Note the following points from the code:

The PosVar+1 expression is used to automatically initialize, increase, and retain variable PosVar. Variable PosVar is only augmented if a new value in the EFFECT variable is found in the row; otherwise the previous value is used.
To determine whether a record contains a new value in the EFFECT variable, the actual value with the lagged value is compared. This can be achieved with the LAG function.
Note however that the LAG does not produce the desired result if it is used in an IF statement. You should store the LAG value in a temporary variable prior to the IF statement and use the temporary variable for the query.
Macro %VAREXIST is used, which checks whether a certain variable is in a data set. In this case, the macro checks to see whether the PARAMETERESTIMATES table contains a STEP variable. This variable is created if the regression procedure is run with variable selection and the details of each step are requested as an option. You'll be interested in this final step for the output only. This step is denoted by STEP=. You can download the %VAREXIST macro in the Appendix of this article.

Split CLASS and INTERVAL variables

In the next step the observations, the PARAMETERESTIMATES data set are split between interval variables and class variables. In the case of a class variable, variable PARAMETER contains both the variable name and the class level. The SCAN function is used to split this value into two parts.

data _ParmEstClass_
     _ParmEstInt_;
 set _ParmEst_;
 if ClassLevel = "" then output _ParmEstInt_;
 else output _ParmEstClass_;
run;

Receiving and scanning the names of all categories

In order to receive the names of the reference categories per variable, you need a full list of all category values. You can find this list in the CLASSLEVELSINFO table.

Note that the output structure for the CLASSLEVELSINFO table differs per procedure.

**DATASET SECTION:**
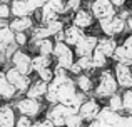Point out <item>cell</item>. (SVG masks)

**THE TASKS:**
A: Condense the paragraph beginning "Note however that the LAG" in the SAS code notes into a short bulleted list that keeps its main facts.
B: Continue the SAS code notes from the point where they stop.

**EXPECTED RESULTS:**
A:
- LAG does not give the desired result when used in an IF statement.
- Store the LAG value in a temporary variable before the IF statement.
- Use that temporary variable in the query.

B:
The PHREG delivers the following output structure.

class phreg 1.png

The GLMSELECT, the LOGISTIC and the SAS Viya Visual Statistics procedures deliver the following output structure. You see that for each class variable, the different levels are concatenated to a string.

Next, you scan through this string and output every single class name into a new line. Note that the blank is used to separate different class levels. Thus, a prerequisite for the macro is that the categories of the CLASS variables must not contain blanks.

A ClassID variable is created that enumerates the class levels in order to be able to sort them in a later step.

Note that the macro considers the different output structures.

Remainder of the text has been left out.